- Born: 4 June 1924 Neporadza, Czechoslovakia
- Died: 6 December 2006 (aged 82) Manhattan, New York City, United States
- Occupations: Inventor; Engineer;
- Known for: Holocaust survivor; Inventions in plastics and hockey equipment;
- Spouse: Katarina Kellner
- Children: Ron Salcer
- Relatives: Lily Gero (sister)

= William Salcer =

Slovak-Jewish Holocaust survivor and inventor

William Zev Salcer (4 June 1924 – 6 December 2006) was an inventor and Holocaust survivor. He had Slovak-Jewish ethnicity, but he was primarily an Israeli and American citizen.

==Birth and war years==
Salcer was born in the village of Neporadza, Czechoslovakia to a wealthy family but was raised in Jelšava which became part of Hungary following the division and occupation of Czechoslovakia by Nazi Germany and fascist Hungary. He moved to Budapest and since Jewish students were banned from the Universities in Hungary, he took engineering courses in high school and worked as a welder's assistant while rooming with an uncle. An illness forced him to return to Jelšava, where he was made a forced laborer and made to repair tanks for the Wehrmacht; shortly thereafter, in advance of the Soviet Red Army, he and his fellow prisoners were force-marched to the Mauthausen-Gusen concentration camp. After his camp was liberated by the American Army, Salcer found his sister, Lily Gero, who had been at Auschwitz and he also met his wife Katarina Kellner who had also survived Auschwitz.

==Post war==
After he was liberated, Salcer attempted to recover his family's lost wealth, but was unable to do so. He experienced further discrimination in Czechoslovakia and fled to Israel, after receiving a draft notice for the Czechoslovak Army. After arrival in Israel, Salcer worked with the Haganah, where he designed tanks and armored cars and later designed jet engines for the Israeli Air Force. In 1952, after his discharge, he started a rubber factory and was elected to be the head of the association of Israeli manufacturers at age 28.

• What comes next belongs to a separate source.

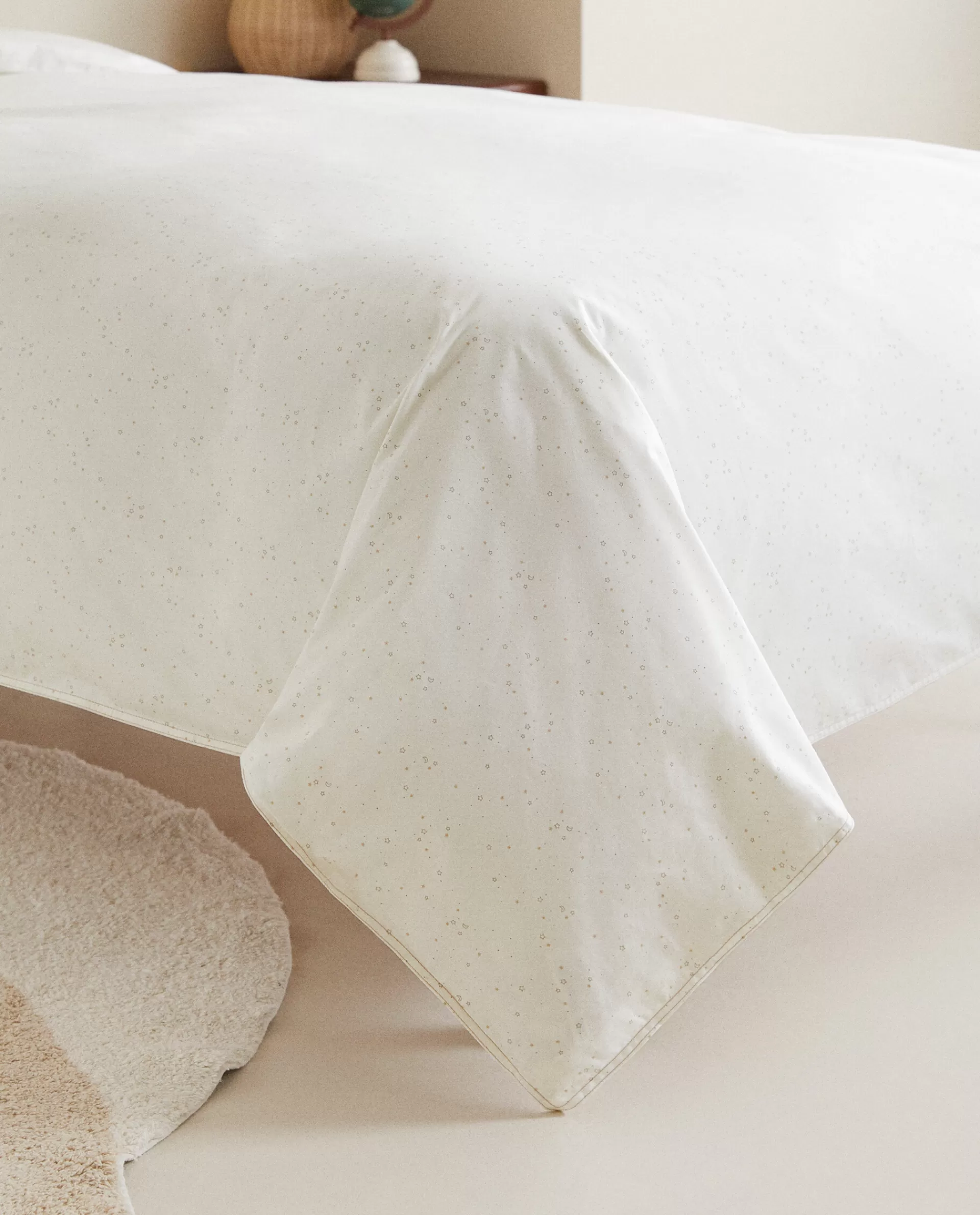 moons_and_stars_duvet_cover_4-3.webp ZARA Home Moons And Stars Duvet Cover Taupe Fashion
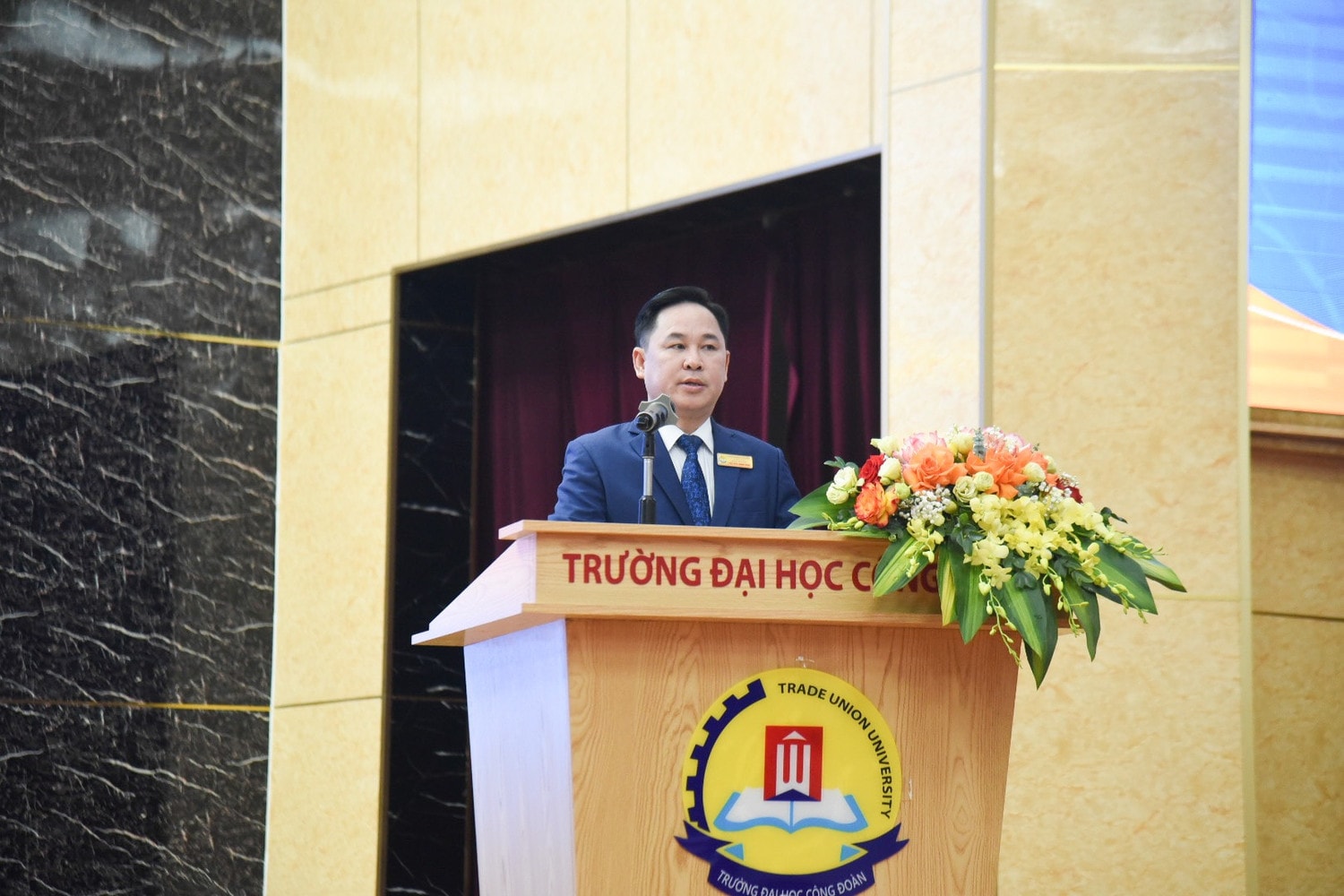 Hàng trăm đại biểu tham dự Hội thảo khoa học quốc tế về phát triển công tác xã hội với người lao động tại Việt Nam -0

==Immigration to the United States and inventions==
After the Suez Crisis, in 1958 Salcer decided that Israel would experience endless warfare and immigrated to the United States, where he developed plastic tablecloths and a plastic display for earrings. He also designed a new type of hockey puck and hockey sticks after his son Ron Salcer became an agent for hockey players. He held 12 patents.

==Death==
According to his biographer Donna Z. Rubenstone, Salcer died of leukemia in Manhattan. He was 82.